Así habló Zaratustra
Así habló Zaratustra ¿Dónde hay inocencia? Allí donde hay voluntad de engendrar. Y el que quiere crear por encima de sí mismo, ése tiene para mí la voluntad más pura.
¿Dónde hay belleza? Allí donde yo tengo que querer con toda mi voluntad; allí donde yo quiero amar y hundirme en mi ocaso, para que la imagen no se quede sólo en imagen.

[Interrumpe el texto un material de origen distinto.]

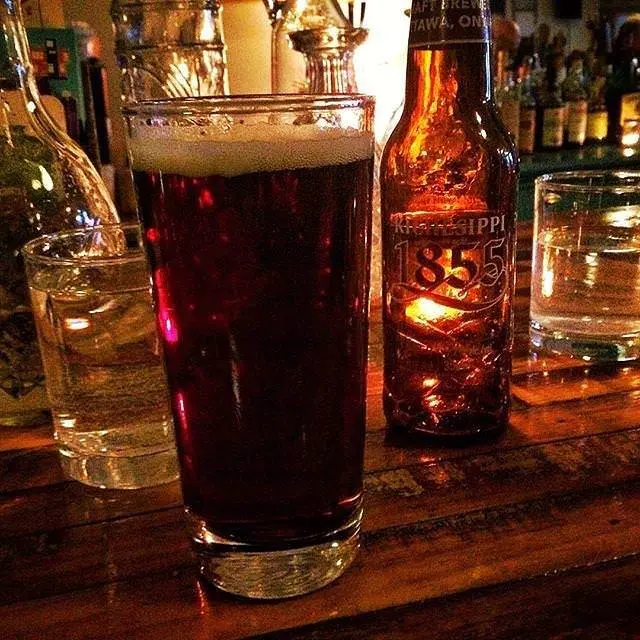 Close up of a glass of a dark ale beside a bottle of beer sitting a top a bar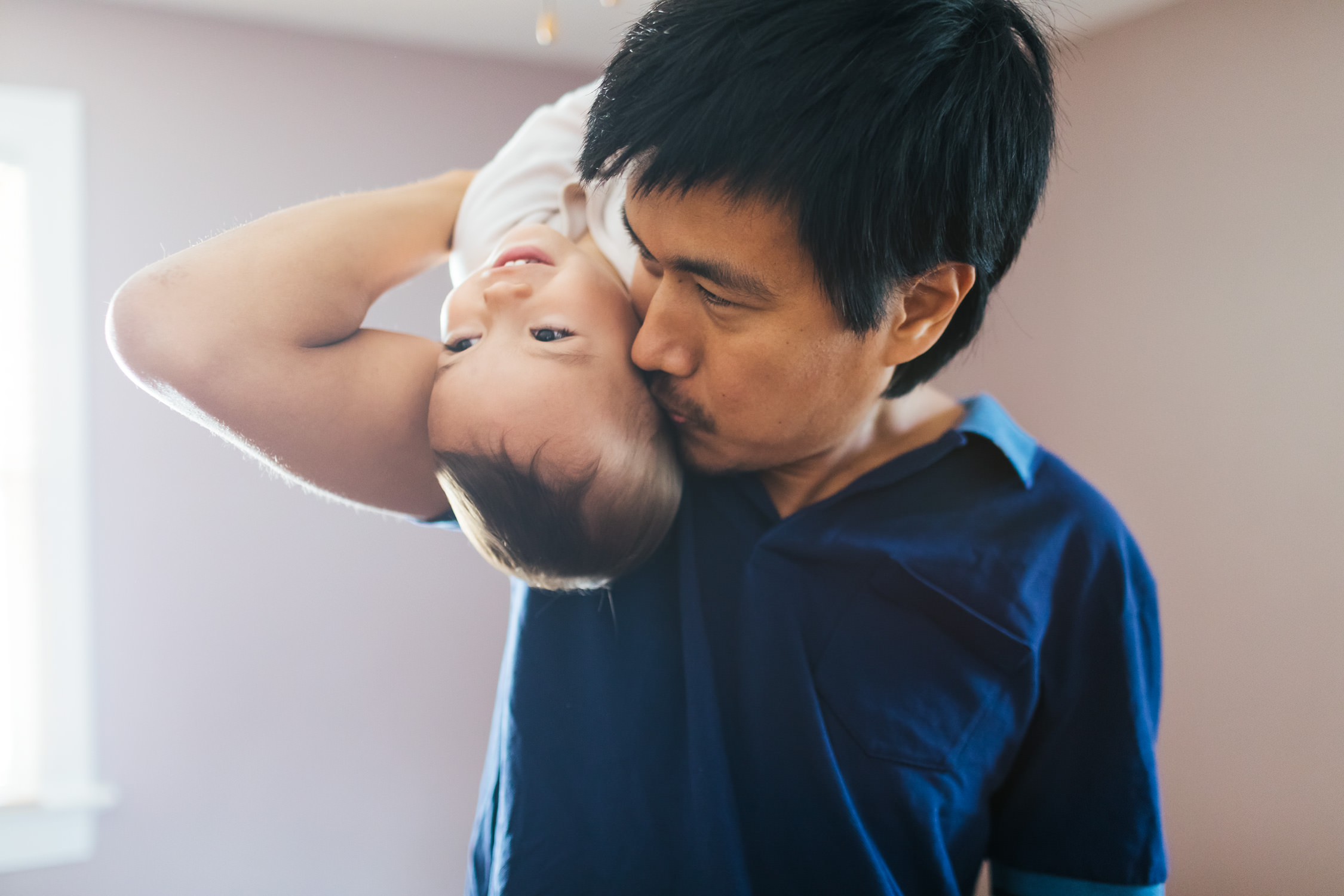 dad kissing toddler daughter on shoulder, washington dc commercial photography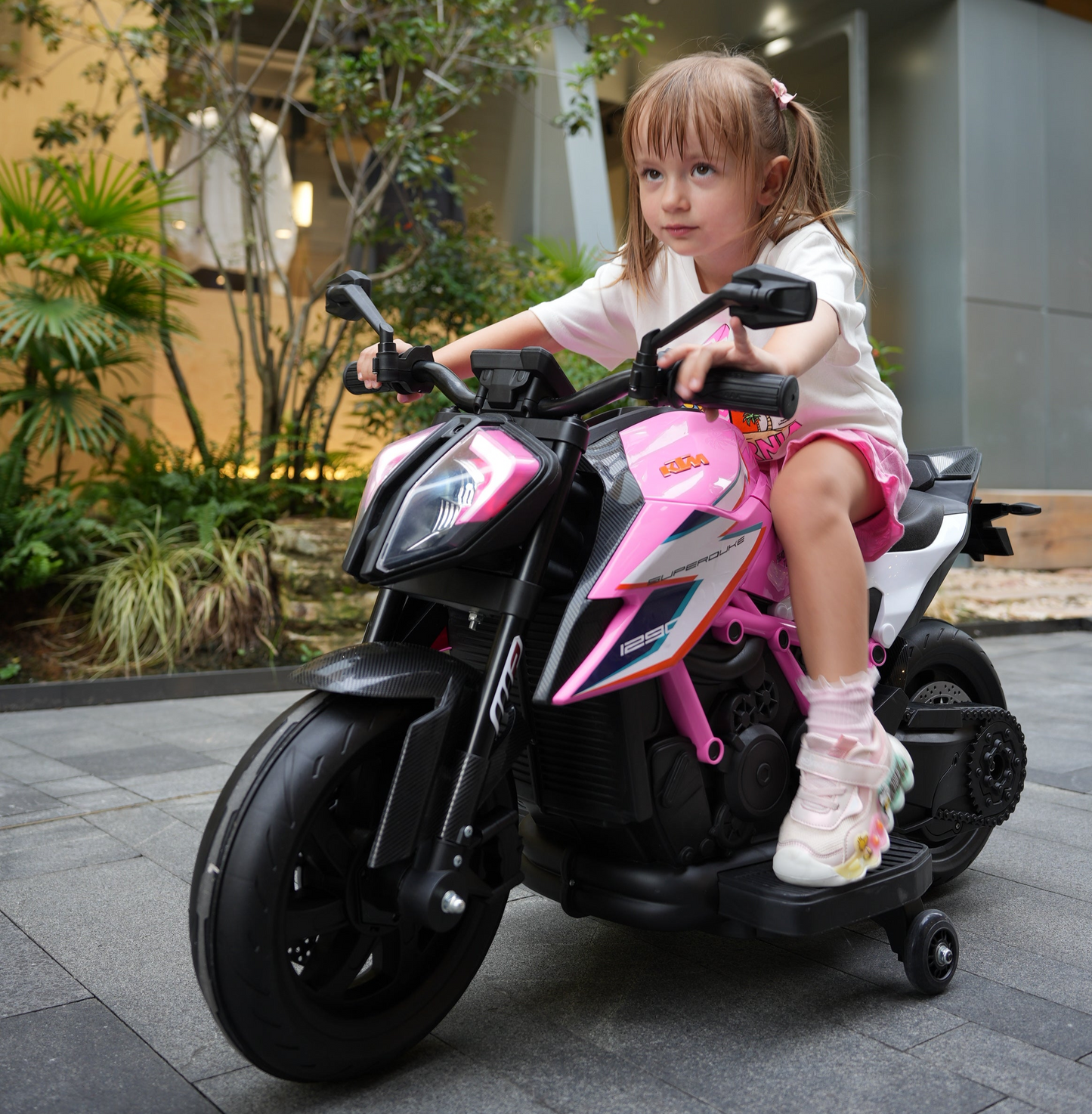Genuine KTM Superduke 12v Electric Ride On Kids Motor Bike with Stabilizers - Pink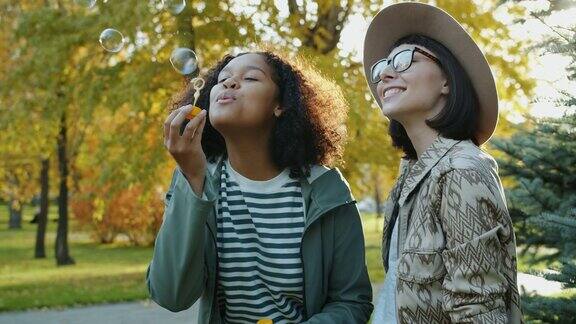 快乐的学生女孩吹肥皂泡在公园里玩的慢镜头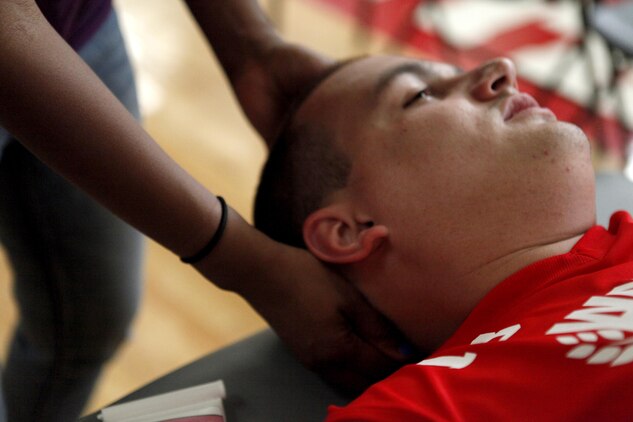 Zach Blair, Marine Corps team member, get a message before the wheel chair basketball  game at the 2013 Warrior Games in Colorado Springs, Colo., May 12. Jeanette Falu-Bishop, the founder and executive director of Structure for Wounded Warriors, has offered body work to all commpetitors at the Games.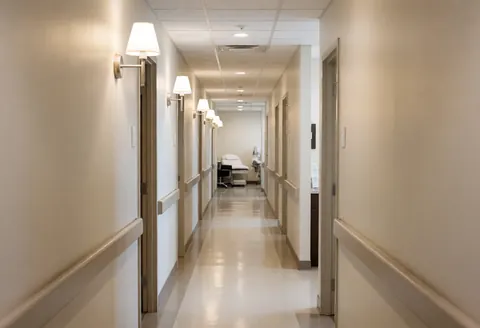 Couloir stérile et bien éclairé d'un centre de piercing, avec des lits de traitement au fond et des murs neutres, idéal pour les entreprises d'esthétique.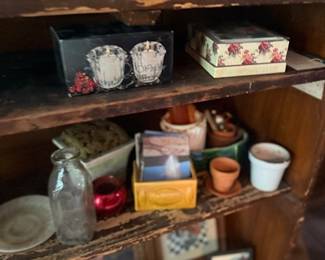 Wooden shelf with trinket boxes and knick-knacks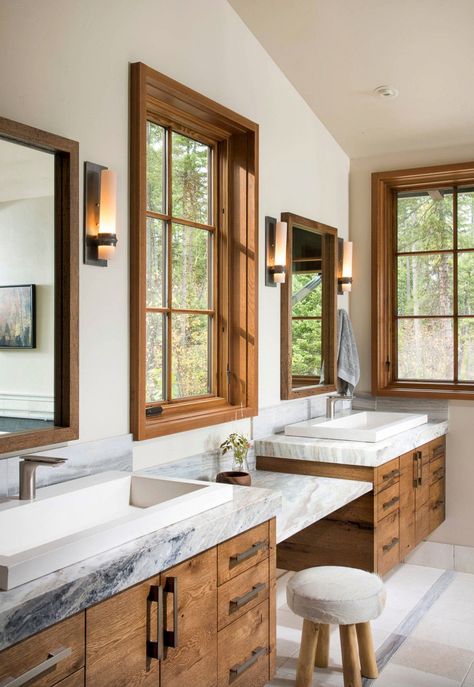 This spectacular rustic mountain retreat was designed by Altius Design Group and built by Malmquist Construction, located in Whitefish, Montana. Mountain Bathroom, One Kindesign, Modern English Country, Wash Room, Minnesota Home, Flat Panel Cabinets, Craftsman Style Home, Mountain Modern, Mountain Retreat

Amar y hundirse en su ocaso: estas cosas van juntas desde la eternidad. Voluntad de amor: esto es aceptar de buen grado incluso la muerte. ¡Esto es lo que yo os digo, cobardes!
¡Pero ahora vuestro castrado bizquear quiere llamarse «contemplación»! ¡Y lo que se deja palpar con ojos cobardes debe ser bautizado con el nombre de «bello»! ¡Oh, mancilladores de nombres nobles!
Mas ésta debe ser vuestra maldición, inmaculados, hombres del puro conocimiento, el que jamás daréis a luz: ¡y ello aunque yazcáis abultados y grávidos en el horizonte!
En verdad, vosotros os llenáis la boca con palabras nobles: ¿y nosotros debemos creer que el corazón os rebosa, embusteros?[217]
Pero mis palabras son palabras pequeñas, despreciadas, torcidas: me gusta recoger lo que en vuestros banquetes cae debajo de la mesa[218].